The FLAC archive on this post creates a third version of the 1999 edition. The original CD translated six vinyl sides into two optical discs. The archive translates those discs into files capable of existing without either the vinyl box or the compact-disc package. Unlike the earlier catalog-number MP3 archive connected to the 1996 post, this lossless folder explicitly preserves the CD audio without lossy data reduction. The archive now contains two legitimate digital lives of the same music: a smaller MP3 representation of DFR-25 and a much larger FLAC representation of DFR-50.
Keeping both matters. The later file does not make the earlier one meaningless, just as the CD did not erase the triple LP. Each documents a different point in the music’s movement. The MP3 carries the logic of compact circulation and the early history of the blog’s uploads. The FLAC carries a lossless version of the official CD reconfiguration. The posts become less like duplicates than parallel observations taken from different positions.
This is closely related to the idea behind the title. A sphere cannot be completely represented by one flat image. It must be approached through several projections, each preserving some relationships and distorting others. The triple LP, double CD, MP3 archive and FLAC archive are projections of one musical body. None contains the total experience, but together they reveal dimensions that a single edition would conceal.
The vinyl box teaches segmentation, scale and ceremony. The CD teaches continuity and transmission. The MP3 teaches portability and survival through compression. The FLAC teaches preservation through abundance, accepting a larger file so that more of the digital signal remains intact. The object does not possess one true form standing above the rest. Its history is the movement among forms.
The 1999 edition may therefore be the most conceptually revealing version even though it is not the most physically spectacular. The original box declares itself extraordinary before the needle drops. The CD must prove its importance through use. Its achievement becomes apparent only when the listener notices that three separate artists have begun forming one vast composition without their individual recordings being altered.
Disc one is not merely Bardo Pond plus Flying Saucer Attack plus Jessamine. It becomes mass passing into signal and signal acquiring mechanical consciousness. Disc two is not merely Montgomery plus Connors plus Charalambides. It becomes solitary expansion, historical fracture and mortal exposure. The CD discovers two long arcs hidden inside the six-side arrangement.
This is what a worthwhile reissue can do. It need not add bonus tracks, alternate takes or explanatory scholarship to produce new meaning. Sometimes changing the path is enough. Remove four required physical interruptions and the listener hears relationships previously broken by ritual. Reduce a large box to a smaller object and the image changes from monument to encrypted message. Divide six sides into two discs and another symmetry emerges.
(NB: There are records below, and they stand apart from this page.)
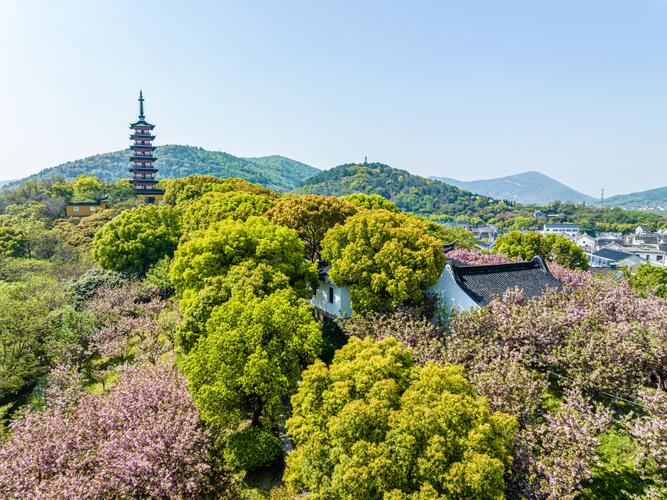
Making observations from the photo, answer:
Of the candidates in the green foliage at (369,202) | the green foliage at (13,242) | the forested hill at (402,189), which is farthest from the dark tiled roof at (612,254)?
the green foliage at (13,242)

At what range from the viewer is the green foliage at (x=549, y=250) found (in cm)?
3008

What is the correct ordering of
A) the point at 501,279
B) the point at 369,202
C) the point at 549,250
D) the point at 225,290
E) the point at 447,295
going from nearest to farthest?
1. the point at 225,290
2. the point at 447,295
3. the point at 501,279
4. the point at 549,250
5. the point at 369,202

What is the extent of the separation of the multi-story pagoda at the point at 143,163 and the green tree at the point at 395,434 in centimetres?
5581

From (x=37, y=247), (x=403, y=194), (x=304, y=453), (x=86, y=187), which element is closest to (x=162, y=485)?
(x=304, y=453)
Harmony does not require simultaneous sound. None of these six artists play together, and the pieces retain their separate personnel, recording conditions and intentions. Their harmony occurs through memory. Bardo Pond continues resonating while Flying Saucer Attack begin. Montgomery remains present inside Connors’ flames. Connors’ tear changes the exposed body of Charalambides. The listener becomes the medium in which the pieces finally overlap.
The 1996 box made six worlds visible. The 1999 edition teaches those worlds how to travel together. That is not a lesser achievement or a repetition of the original. It is the second half of the idea.